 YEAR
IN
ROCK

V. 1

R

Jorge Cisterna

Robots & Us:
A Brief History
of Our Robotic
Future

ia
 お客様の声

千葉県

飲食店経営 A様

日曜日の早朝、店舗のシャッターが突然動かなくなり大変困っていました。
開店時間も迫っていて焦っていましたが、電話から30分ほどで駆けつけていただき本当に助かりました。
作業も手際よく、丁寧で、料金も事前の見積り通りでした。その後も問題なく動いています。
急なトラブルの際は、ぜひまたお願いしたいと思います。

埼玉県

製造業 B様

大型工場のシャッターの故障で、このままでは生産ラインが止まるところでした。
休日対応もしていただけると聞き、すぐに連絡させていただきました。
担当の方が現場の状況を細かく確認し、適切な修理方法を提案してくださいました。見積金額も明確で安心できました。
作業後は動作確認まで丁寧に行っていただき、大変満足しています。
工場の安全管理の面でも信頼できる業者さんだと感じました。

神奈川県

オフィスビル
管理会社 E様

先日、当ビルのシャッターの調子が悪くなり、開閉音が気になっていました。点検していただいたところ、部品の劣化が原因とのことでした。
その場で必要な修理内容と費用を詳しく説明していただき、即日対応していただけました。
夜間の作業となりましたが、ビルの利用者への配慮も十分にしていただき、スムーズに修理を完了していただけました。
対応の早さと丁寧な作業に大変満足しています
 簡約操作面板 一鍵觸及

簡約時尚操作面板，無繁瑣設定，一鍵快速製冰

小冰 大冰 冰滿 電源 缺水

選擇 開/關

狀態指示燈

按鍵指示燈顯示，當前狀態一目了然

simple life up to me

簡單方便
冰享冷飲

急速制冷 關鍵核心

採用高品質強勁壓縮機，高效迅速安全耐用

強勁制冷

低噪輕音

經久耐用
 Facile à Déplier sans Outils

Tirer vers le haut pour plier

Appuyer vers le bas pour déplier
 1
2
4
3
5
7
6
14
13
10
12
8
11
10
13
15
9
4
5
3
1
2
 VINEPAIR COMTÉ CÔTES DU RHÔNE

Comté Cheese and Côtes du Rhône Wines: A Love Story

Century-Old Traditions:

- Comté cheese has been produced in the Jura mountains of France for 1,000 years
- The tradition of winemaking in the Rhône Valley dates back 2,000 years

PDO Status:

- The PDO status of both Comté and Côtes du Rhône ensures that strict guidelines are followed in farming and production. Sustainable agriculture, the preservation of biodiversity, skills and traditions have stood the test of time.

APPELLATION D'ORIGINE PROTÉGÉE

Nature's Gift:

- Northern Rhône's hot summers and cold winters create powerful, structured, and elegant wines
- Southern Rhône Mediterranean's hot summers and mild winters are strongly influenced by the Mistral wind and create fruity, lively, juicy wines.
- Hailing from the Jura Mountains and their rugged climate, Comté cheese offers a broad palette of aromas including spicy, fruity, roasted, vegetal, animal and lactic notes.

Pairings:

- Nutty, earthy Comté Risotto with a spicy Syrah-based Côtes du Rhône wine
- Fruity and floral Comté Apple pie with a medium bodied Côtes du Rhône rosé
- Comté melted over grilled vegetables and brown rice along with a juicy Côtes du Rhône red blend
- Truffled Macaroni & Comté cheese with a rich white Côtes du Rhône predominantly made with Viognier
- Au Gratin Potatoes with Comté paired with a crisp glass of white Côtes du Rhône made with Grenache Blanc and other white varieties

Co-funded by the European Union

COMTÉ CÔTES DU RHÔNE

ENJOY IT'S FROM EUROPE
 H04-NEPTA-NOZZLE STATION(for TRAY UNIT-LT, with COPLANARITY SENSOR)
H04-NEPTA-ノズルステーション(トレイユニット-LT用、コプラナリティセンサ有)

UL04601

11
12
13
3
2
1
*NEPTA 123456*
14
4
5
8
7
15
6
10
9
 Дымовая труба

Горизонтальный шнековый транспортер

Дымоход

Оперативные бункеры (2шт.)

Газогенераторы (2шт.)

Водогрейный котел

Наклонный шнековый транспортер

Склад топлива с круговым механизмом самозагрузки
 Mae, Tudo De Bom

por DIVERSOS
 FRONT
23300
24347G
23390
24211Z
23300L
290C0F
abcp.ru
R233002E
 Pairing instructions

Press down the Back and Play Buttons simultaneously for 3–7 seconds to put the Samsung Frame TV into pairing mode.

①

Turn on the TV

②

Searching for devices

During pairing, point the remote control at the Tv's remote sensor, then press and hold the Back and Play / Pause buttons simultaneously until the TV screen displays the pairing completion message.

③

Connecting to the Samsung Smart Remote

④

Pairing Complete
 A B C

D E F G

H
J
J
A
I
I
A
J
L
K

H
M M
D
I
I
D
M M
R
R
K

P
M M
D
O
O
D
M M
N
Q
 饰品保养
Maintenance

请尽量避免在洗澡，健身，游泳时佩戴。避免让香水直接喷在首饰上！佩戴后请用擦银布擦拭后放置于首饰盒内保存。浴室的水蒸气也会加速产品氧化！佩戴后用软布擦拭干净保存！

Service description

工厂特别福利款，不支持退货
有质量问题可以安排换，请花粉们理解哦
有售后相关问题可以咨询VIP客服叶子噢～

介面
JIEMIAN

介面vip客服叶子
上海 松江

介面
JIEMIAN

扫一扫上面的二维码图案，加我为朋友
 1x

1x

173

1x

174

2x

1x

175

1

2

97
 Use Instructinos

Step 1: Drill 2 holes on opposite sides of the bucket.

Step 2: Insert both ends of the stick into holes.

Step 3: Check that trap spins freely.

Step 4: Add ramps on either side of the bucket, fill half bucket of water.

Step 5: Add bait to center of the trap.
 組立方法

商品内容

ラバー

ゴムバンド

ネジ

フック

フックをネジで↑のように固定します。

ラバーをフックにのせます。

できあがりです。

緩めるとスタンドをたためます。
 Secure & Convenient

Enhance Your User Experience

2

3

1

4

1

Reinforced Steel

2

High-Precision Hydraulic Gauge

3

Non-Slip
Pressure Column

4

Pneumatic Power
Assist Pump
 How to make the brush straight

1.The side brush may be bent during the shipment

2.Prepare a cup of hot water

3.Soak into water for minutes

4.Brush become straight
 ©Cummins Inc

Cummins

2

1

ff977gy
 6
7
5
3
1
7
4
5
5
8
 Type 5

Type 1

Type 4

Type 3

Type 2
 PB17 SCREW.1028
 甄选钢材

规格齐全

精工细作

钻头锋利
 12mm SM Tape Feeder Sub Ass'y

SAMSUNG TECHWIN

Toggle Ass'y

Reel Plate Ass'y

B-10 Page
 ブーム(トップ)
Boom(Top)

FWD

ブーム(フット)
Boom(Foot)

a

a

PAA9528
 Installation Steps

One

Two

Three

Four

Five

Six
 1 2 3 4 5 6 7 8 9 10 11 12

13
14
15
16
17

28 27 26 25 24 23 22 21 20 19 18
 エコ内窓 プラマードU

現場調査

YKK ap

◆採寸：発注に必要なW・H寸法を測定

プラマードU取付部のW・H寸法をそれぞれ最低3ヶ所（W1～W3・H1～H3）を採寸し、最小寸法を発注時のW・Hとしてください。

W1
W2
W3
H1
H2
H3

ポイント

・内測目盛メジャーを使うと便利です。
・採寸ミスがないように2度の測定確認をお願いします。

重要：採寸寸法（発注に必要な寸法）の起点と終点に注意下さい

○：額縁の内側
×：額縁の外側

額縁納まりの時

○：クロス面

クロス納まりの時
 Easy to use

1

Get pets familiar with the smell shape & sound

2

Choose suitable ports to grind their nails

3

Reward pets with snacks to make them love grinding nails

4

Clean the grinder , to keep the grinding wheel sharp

• Goal of the exercise:
Your job here is to copy the entries above exactly.

• Result for this task:
 YEAR
IN
ROCK

V. 1

R

Jorge Cisterna

Robots & Us:
A Brief History
of Our Robotic
Future

ia
 お客様の声

千葉県

飲食店経営 A様

日曜日の早朝、店舗のシャッターが突然動かなくなり大変困っていました。
開店時間も迫っていて焦っていましたが、電話から30分ほどで駆けつけていただき本当に助かりました。
作業も手際よく、丁寧で、料金も事前の見積り通りでした。その後も問題なく動いています。
急なトラブルの際は、ぜひまたお願いしたいと思います。

埼玉県

製造業 B様

大型工場のシャッターの故障で、このままでは生産ラインが止まるところでした。
休日対応もしていただけると聞き、すぐに連絡させていただきました。
担当の方が現場の状況を細かく確認し、適切な修理方法を提案してくださいました。見積金額も明確で安心できました。
作業後は動作確認まで丁寧に行っていただき、大変満足しています。
工場の安全管理の面でも信頼できる業者さんだと感じました。

神奈川県

オフィスビル
管理会社 E様

先日、当ビルのシャッターの調子が悪くなり、開閉音が気になっていました。点検していただいたところ、部品の劣化が原因とのことでした。
その場で必要な修理内容と費用を詳しく説明していただき、即日対応していただけました。
夜間の作業となりましたが、ビルの利用者への配慮も十分にしていただき、スムーズに修理を完了していただけました。
対応の早さと丁寧な作業に大変満足しています
 簡約操作面板 一鍵觸及

簡約時尚操作面板，無繁瑣設定，一鍵快速製冰

小冰 大冰 冰滿 電源 缺水

選擇 開/關

狀態指示燈

按鍵指示燈顯示，當前狀態一目了然

simple life up to me

簡單方便
冰享冷飲

急速制冷 關鍵核心

採用高品質強勁壓縮機，高效迅速安全耐用

強勁制冷

低噪輕音

經久耐用
 Facile à Déplier sans Outils

Tirer vers le haut pour plier

Appuyer vers le bas pour déplier
 1
2
4
3
5
7
6
14
13
10
12
8
11
10
13
15
9
4
5
3
1
2
 VINEPAIR COMTÉ CÔTES DU RHÔNE

Comté Cheese and Côtes du Rhône Wines: A Love Story

Century-Old Traditions:

- Comté cheese has been produced in the Jura mountains of France for 1,000 years
- The tradition of winemaking in the Rhône Valley dates back 2,000 years

PDO Status:

- The PDO status of both Comté and Côtes du Rhône ensures that strict guidelines are followed in farming and production. Sustainable agriculture, the preservation of biodiversity, skills and traditions have stood the test of time.

APPELLATION D'ORIGINE PROTÉGÉE

Nature's Gift:

- Northern Rhône's hot summers and cold winters create powerful, structured, and elegant wines
- Southern Rhône Mediterranean's hot summers and mild winters are strongly influenced by the Mistral wind and create fruity, lively, juicy wines.
- Hailing from the Jura Mountains and their rugged climate, Comté cheese offers a broad palette of aromas including spicy, fruity, roasted, vegetal, animal and lactic notes.

Pairings:

- Nutty, earthy Comté Risotto with a spicy Syrah-based Côtes du Rhône wine
- Fruity and floral Comté Apple pie with a medium bodied Côtes du Rhône rosé
- Comté melted over grilled vegetables and brown rice along with a juicy Côtes du Rhône red blend
- Truffled Macaroni & Comté cheese with a rich white Côtes du Rhône predominantly made with Viognier
- Au Gratin Potatoes with Comté paired with a crisp glass of white Côtes du Rhône made with Grenache Blanc and other white varieties

Co-funded by the European Union

COMTÉ CÔTES DU RHÔNE

ENJOY IT'S FROM EUROPE
 H04-NEPTA-NOZZLE STATION(for TRAY UNIT-LT, with COPLANARITY SENSOR)
H04-NEPTA-ノズルステーション(トレイユニット-LT用、コプラナリティセンサ有)

UL04601

11
12
13
3
2
1
*NEPTA 123456*
14
4
5
8
7
15
6
10
9
 Дымовая труба

Горизонтальный шнековый транспортер

Дымоход

Оперативные бункеры (2шт.)

Газогенераторы (2шт.)

Водогрейный котел

Наклонный шнековый транспортер

Склад топлива с круговым механизмом самозагрузки
 Mae, Tudo De Bom

por DIVERSOS
 FRONT
23300
24347G
23390
24211Z
23300L
290C0F
abcp.ru
R233002E
 Pairing instructions

Press down the Back and Play Buttons simultaneously for 3–7 seconds to put the Samsung Frame TV into pairing mode.

①

Turn on the TV

②

Searching for devices

During pairing, point the remote control at the Tv's remote sensor, then press and hold the Back and Play / Pause buttons simultaneously until the TV screen displays the pairing completion message.

③

Connecting to the Samsung Smart Remote

④

Pairing Complete
 A B C

D E F G

H
J
J
A
I
I
A
J
L
K

H
M M
D
I
I
D
M M
R
R
K

P
M M
D
O
O
D
M M
N
Q
 饰品保养
Maintenance

请尽量避免在洗澡，健身，游泳时佩戴。避免让香水直接喷在首饰上！佩戴后请用擦银布擦拭后放置于首饰盒内保存。浴室的水蒸气也会加速产品氧化！佩戴后用软布擦拭干净保存！

Service description

工厂特别福利款，不支持退货
有质量问题可以安排换，请花粉们理解哦
有售后相关问题可以咨询VIP客服叶子噢～

介面
JIEMIAN

介面vip客服叶子
上海 松江

介面
JIEMIAN

扫一扫上面的二维码图案，加我为朋友
 1x

1x

173

1x

174

2x

1x

175

1

2

97
 Use Instructinos

Step 1: Drill 2 holes on opposite sides of the bucket.

Step 2: Insert both ends of the stick into holes.

Step 3: Check that trap spins freely.

Step 4: Add ramps on either side of the bucket, fill half bucket of water.

Step 5: Add bait to center of the trap.
 組立方法

商品内容

ラバー

ゴムバンド

ネジ

フック

フックをネジで↑のように固定します。

ラバーをフックにのせます。

できあがりです。

緩めるとスタンドをたためます。
 Secure & Convenient

Enhance Your User Experience

2

3

1

4

1

Reinforced Steel

2

High-Precision Hydraulic Gauge

3

Non-Slip
Pressure Column

4

Pneumatic Power
Assist Pump
 How to make the brush straight

1.The side brush may be bent during the shipment

2.Prepare a cup of hot water

3.Soak into water for minutes

4.Brush become straight
 ©Cummins Inc

Cummins

2

1

ff977gy
 6
7
5
3
1
7
4
5
5
8
 Type 5

Type 1

Type 4

Type 3

Type 2
 PB17 SCREW.1028
 甄选钢材

规格齐全

精工细作

钻头锋利
 12mm SM Tape Feeder Sub Ass'y

SAMSUNG TECHWIN

Toggle Ass'y

Reel Plate Ass'y

B-10 Page
 ブーム(トップ)
Boom(Top)

FWD

ブーム(フット)
Boom(Foot)

a

a

PAA9528
 Installation Steps

One

Two

Three

Four

Five

Six
 1 2 3 4 5 6 7 8 9 10 11 12

13
14
15
16
17

28 27 26 25 24 23 22 21 20 19 18
 エコ内窓 プラマードU

現場調査

YKK ap

◆採寸：発注に必要なW・H寸法を測定

プラマードU取付部のW・H寸法をそれぞれ最低3ヶ所（W1～W3・H1～H3）を採寸し、最小寸法を発注時のW・Hとしてください。

W1
W2
W3
H1
H2
H3

ポイント

・内測目盛メジャーを使うと便利です。
・採寸ミスがないように2度の測定確認をお願いします。

重要：採寸寸法（発注に必要な寸法）の起点と終点に注意下さい

○：額縁の内側
×：額縁の外側

額縁納まりの時

○：クロス面

クロス納まりの時
 Easy to use

1

Get pets familiar with the smell shape & sound

2

Choose suitable ports to grind their nails

3

Reward pets with snacks to make them love grinding nails

4

Clean the grinder , to keep the grinding wheel sharp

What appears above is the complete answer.